PROBLEM REQUIREMENTS
Output every entry exactly as written, but omit the pictures.

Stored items
━━━━━━
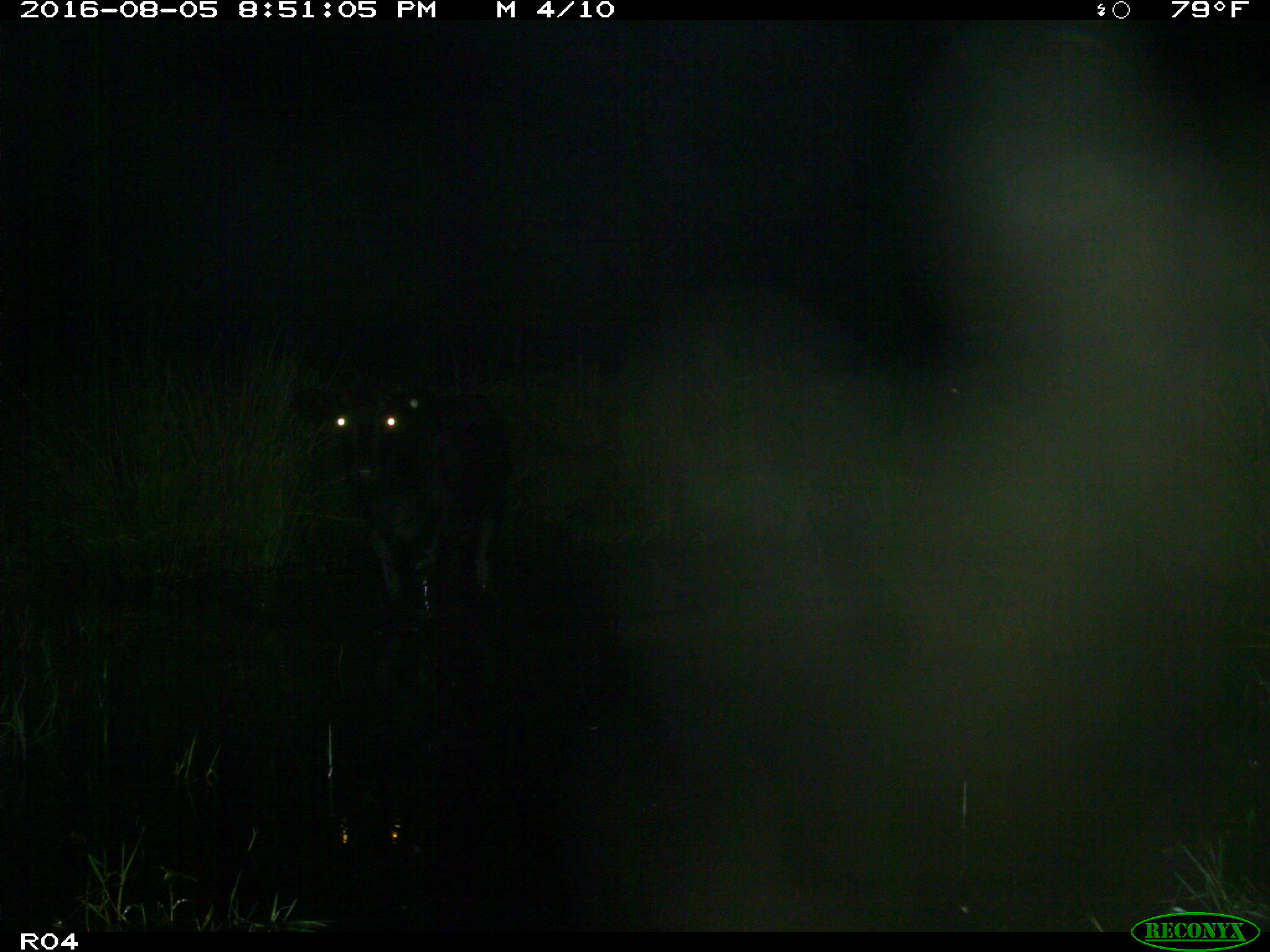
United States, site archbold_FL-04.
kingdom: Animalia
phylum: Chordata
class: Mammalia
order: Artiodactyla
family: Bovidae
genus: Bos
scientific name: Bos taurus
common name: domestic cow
━━━━━━
TASK OUTPUT
United States, site archbold_FL-04.
kingdom: Animalia
phylum: Chordata
class: Mammalia
order: Artiodactyla
family: Bovidae
genus: Bos
scientific name: Bos taurus
common name: domestic cow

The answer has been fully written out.